We also suggest that you explore whether your answers to questions about this man’s job history also have a connection to your statement that he lacks independence. Is it possible that he has trouble making decisions on his own, or perhaps has a hard time acting independently of his parents? If this is still a problem for a 27-year-old man, he will need the help and support of a third party, such as a therapist, to take the steps to individuate and separate from his parents. It is crucial that this be accomplished before getting married, not after.
Friends & Family
Finally, after all that's been said, we would like you to bear in mind that you can't build a marriage only on a partner's sense of humor, charisma, intelligence, kindness and good heart. Sometimes, a person can have all of that, but not be emotionally ready for marriage, or mature enough, or even stable enough. And you haven't said anything about your respective life goals and values. If they're not compatible, they'll always be a source of conflict. It’s important that you take a good look at your relationship, and see if these key indicators are present.

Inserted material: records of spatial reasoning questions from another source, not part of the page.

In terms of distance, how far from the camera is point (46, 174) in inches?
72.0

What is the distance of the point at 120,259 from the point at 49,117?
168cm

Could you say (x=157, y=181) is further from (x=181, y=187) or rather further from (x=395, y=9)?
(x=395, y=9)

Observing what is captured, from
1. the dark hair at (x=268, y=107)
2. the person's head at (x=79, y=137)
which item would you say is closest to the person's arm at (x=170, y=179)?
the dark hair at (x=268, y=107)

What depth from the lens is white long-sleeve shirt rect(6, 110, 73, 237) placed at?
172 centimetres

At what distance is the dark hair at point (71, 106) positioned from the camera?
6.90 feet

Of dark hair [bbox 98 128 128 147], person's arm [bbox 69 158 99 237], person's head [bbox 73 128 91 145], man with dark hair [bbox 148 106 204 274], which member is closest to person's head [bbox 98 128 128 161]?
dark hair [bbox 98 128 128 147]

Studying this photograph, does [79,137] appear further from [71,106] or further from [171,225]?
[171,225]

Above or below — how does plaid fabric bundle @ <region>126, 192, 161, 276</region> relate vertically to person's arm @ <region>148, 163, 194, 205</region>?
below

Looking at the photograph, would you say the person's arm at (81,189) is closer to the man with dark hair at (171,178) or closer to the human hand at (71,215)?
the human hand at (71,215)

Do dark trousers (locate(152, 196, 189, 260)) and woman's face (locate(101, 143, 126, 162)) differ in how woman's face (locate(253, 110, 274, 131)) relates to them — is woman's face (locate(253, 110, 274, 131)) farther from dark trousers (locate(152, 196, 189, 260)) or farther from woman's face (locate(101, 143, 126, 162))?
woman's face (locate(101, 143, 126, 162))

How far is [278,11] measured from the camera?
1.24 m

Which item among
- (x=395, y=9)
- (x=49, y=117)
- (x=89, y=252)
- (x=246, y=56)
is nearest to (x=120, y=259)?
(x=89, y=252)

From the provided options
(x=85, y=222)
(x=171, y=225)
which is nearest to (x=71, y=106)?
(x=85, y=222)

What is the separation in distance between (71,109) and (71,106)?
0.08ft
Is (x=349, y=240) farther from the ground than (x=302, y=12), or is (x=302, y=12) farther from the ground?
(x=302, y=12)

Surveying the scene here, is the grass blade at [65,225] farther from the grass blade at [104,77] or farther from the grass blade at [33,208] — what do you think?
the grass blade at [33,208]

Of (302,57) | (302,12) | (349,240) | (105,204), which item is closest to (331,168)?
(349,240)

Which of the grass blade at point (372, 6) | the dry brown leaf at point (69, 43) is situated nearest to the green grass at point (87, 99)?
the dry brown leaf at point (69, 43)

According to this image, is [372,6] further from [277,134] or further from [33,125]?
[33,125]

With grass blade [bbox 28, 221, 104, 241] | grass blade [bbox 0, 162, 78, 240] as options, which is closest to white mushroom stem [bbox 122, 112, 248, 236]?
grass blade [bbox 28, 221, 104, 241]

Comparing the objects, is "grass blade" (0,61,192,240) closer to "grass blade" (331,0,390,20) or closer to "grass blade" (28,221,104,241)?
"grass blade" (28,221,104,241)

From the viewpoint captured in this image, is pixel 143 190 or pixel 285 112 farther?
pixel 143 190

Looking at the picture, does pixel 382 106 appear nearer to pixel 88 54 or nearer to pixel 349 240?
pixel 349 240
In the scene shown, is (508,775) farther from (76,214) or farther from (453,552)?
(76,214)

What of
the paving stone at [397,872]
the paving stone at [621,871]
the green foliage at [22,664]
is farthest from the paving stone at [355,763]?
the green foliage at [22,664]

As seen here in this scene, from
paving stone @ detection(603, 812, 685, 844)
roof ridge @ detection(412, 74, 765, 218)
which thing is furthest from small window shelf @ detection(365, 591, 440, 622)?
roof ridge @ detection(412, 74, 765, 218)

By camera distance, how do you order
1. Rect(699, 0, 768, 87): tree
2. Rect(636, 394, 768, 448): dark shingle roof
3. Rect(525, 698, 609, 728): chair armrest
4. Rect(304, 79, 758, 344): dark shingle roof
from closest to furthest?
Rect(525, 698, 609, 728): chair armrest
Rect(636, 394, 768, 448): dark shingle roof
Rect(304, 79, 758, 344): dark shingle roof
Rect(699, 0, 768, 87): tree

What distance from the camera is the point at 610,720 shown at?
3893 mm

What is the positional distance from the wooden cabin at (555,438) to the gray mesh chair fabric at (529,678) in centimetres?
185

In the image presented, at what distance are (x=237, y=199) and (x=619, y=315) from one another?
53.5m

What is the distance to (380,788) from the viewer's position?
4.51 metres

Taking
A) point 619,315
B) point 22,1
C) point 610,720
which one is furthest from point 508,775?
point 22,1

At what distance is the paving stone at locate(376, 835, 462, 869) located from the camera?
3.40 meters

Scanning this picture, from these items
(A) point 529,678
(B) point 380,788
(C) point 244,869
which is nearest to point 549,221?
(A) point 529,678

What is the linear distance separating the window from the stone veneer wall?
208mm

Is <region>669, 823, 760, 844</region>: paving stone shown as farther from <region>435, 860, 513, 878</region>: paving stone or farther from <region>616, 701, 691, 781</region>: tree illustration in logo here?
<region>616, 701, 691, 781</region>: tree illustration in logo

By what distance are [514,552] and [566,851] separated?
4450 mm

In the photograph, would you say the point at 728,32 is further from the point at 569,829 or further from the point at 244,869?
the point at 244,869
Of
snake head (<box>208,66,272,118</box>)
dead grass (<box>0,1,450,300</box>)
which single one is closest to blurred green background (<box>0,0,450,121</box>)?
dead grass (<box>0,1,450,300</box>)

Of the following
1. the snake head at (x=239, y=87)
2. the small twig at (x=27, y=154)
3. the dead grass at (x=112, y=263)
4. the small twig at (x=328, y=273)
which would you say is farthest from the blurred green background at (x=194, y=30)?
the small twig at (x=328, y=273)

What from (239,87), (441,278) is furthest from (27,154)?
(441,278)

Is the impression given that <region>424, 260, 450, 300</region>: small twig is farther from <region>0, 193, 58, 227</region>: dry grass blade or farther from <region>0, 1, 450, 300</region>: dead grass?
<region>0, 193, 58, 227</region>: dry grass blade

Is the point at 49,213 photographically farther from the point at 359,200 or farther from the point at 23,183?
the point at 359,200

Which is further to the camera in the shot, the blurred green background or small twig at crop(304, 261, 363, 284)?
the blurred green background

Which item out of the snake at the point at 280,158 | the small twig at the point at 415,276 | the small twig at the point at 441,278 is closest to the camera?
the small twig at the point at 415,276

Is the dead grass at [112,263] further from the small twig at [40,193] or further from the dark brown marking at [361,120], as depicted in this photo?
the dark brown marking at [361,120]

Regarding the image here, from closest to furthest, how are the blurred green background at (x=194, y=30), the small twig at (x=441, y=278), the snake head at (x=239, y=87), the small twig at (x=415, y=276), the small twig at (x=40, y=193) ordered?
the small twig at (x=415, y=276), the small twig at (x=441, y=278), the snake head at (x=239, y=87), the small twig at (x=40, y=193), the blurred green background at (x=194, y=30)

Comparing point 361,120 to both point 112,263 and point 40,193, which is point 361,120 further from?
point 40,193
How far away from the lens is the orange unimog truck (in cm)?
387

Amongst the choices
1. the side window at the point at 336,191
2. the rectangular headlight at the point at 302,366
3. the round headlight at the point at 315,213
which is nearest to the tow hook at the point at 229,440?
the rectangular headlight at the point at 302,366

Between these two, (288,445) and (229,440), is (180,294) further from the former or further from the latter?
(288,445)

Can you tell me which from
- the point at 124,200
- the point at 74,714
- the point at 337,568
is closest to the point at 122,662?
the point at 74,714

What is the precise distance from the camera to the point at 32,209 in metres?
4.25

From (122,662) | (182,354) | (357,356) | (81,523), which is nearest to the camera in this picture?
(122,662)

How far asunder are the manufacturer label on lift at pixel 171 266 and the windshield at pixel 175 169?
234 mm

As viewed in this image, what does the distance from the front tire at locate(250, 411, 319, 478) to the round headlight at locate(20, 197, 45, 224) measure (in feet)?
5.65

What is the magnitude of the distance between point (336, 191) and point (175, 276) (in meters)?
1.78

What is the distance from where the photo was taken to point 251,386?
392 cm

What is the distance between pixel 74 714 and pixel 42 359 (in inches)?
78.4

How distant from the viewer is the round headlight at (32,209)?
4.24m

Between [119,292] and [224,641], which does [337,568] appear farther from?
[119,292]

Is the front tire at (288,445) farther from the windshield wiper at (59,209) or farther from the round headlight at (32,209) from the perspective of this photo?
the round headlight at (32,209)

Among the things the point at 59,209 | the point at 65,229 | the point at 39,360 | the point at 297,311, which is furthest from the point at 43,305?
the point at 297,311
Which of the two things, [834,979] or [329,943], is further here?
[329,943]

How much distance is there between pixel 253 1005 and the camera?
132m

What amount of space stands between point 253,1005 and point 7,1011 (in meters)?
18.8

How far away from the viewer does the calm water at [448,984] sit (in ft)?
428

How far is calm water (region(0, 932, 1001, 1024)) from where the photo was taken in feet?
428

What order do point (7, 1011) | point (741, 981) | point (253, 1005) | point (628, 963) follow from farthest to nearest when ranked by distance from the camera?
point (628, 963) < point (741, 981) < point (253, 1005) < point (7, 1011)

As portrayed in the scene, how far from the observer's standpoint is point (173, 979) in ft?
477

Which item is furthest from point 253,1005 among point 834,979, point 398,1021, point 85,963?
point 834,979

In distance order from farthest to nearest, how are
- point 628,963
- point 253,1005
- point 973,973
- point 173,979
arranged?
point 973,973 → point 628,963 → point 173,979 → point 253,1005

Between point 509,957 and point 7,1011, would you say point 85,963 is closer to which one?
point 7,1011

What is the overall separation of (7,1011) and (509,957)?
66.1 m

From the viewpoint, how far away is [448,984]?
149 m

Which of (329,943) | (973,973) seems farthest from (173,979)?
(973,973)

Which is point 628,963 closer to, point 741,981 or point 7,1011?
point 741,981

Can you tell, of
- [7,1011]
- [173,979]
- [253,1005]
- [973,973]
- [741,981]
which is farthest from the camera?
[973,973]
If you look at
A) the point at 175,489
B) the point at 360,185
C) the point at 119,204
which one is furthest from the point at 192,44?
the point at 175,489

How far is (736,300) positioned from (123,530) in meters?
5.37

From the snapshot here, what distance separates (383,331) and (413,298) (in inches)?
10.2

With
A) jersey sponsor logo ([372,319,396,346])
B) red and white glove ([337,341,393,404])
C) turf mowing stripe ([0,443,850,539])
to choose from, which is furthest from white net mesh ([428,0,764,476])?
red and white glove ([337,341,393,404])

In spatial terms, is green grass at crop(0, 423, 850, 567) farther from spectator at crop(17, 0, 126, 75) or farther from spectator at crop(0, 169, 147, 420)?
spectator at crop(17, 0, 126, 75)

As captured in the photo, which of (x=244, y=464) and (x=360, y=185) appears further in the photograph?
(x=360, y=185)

In the final analysis, it may well be that your friends and relatives have a legitimate basis for their concerns. And it's important for you to explore them honestly. You may come to the conclusion that you've been overly optimistic and this man lacks the maturity or motivation to develop your relationship into one that can lead to marriage. But if you conclude that he also recognizes the challenges you both face and is working hard to meet them, it might be worthwhile for you to continue to work together to do so. You may benefit from a therapist or other third-party to help facilitate your progress.
We agree that you should set a time frame to accomplish some clearly-defined objectives. This will give you something concrete to work toward and will help you stay focused. At the end of the time period, evaluate the efforts and progress each of you has made. You may both feel that you are going in the right direction and are closer to where you need to be in order to become engaged. But if you don't feel that you've moved forward enough, or if you appear to be making considerably more of an effort than he has, we'd question whether it is worthwhile to continue.
We wish you success in navigating the dating maze.